Monographie du centre de chèques postaux de Paris : 1945-1968

ANTISTE Alex, Monographie du centre de chèques postaux de Paris : 1945-1968, Maîtrise [Antoine Prost, Christian Chevandier], Univ. Paris 1 CRHMSS, 1999, 258 p.

À l’image du succès remporté après la Seconde Guerre mondiale par le service français des chèques postaux, créé par l’administration des PTT en 1918, le centre des chèques de Paris a connu, entre 1945 et 1968, une croissance exceptionnelle de son trafic et de ses effectifs, à une époque justement où le secteur tertiaire administratif et la petite fonction publique étaient en plein essor. L’étude des origines, des conditions de vie et de tra­vail et du syndicalisme du personnel postier de Paris-Chèques, nous a per­mis de participer à l’histoire syndicale de la fonction publique et aux champs de recherches ouverts récemment sur l’histoire sociale du travail des femmes.

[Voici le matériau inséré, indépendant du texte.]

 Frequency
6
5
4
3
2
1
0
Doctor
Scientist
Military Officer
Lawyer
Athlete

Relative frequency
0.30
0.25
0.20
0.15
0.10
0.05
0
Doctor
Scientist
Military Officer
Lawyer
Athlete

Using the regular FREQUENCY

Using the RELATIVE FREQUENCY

Quelle était la condition sociale réelle de ces postières ? Pour répondre à cette question qui recoupe toutes les dimensions de notre étude, nous avons consulté les documents des Archives Nationales et les archives syndi­cales accessibles sur ce sujet. Trop lacunaires et fragmentaires, ces sources ont été complétées par une série de témoignages d’anciens employés du centre, et par des archives privées, dont un journal exceptionnel tenu au jour le jour, par un militant CFDT de Paris-Chèques pendant toute la durée de la grève de 1968.

Il est apparu finalement que cette administration particulièrement concernée par les exigences de productivité, et qui ne parvenait que diffici­lement à réunir les effectifs nécessaires à l’écoulement du trafic, employait des jeunes femmes de milieux populaires, originaires après 1950, pour la plupart de province, et du sud-ouest en particulier. Ces dernières, unies par le sentiment du déracinement, connaissaient à Paris 1es difficultés maté­rielles et pécuniaires des salariées les plus modestes de la capitale. Mais elles jouissaient néanmoins des avantages liés à leur statut de fonctionnaire et des possibilités de promotion ou de mutation, qui leur étaient offertes par l’administration des PTT. Dans un centre où l’organisation était rationali­sée et taylorisée, la majorité des agents d’exécution, vérificatrices ou méca­nographes étaient de véritables OS du tertiaire, qui subissaient, parfois au détriment de leur santé, la fatigue nerveuse causée par un rythme de travail toujours soutenu. Les autres, chefs de groupe, ou employées dans certains services annexes, effectuaient, elles, un travail un peu moins pénible, et plus valorisant. Quant au syndicalisme des chèques, il était marqué par des divi­sions profondes, et confronté à un personnel féminin peu marqué par l’esprit fonctionnaire et plutôt passif. Il a toutefois bénéficié, à partir des années 1950, du travail efficace de nouvelles militantes très actives et sou­cieuses de défendre les revendications spécifiques des jeunes femmes du centre. C’est d’ailleurs en partie la raison pour laquelle, après la grève d’août 1953, très bien suivie, l’état d’esprit des employées évolua considérablement leur participation aux actions syndicales augmenta d’une manière significative. La grève victorieuse de 1968 marqua d’ailleurs l’apo­gée et le couronnement des nombreux mouvements organisés à Paris-Chèques à partir du début des années 1960. À son issue, en effet, la prin­cipale revendication du personnel d’exécution, à savoir, la réduction du temps hebdomadaire de travail, fut enfin satisfaite. Ce qui contribua ainsi largement à l’amélioration de leurs conditions de travail.

Particulièrement représentatif des grandes « usines administratives » françaises du secteur tertiaire de l’après-guerre, le centre de chèques postaux de Paris a ainsi abrité, de 1945 à 1968, un personnel dont les origines et les conditions reflétaient tout à fait la prolétarisation alors générale des employés de bureau. Néanmoins, même aliénant, ce travail d’employée à la chaine permettait à ces jeunes postières d’accéder aux avantages offerts par le statut de fonctionnaire. Ce qui, pour des jeunes femmes de milieux modestes, suffisait le plus souvent à satisfaire leurs aspirations et pouvait même constituer une réelle promotion.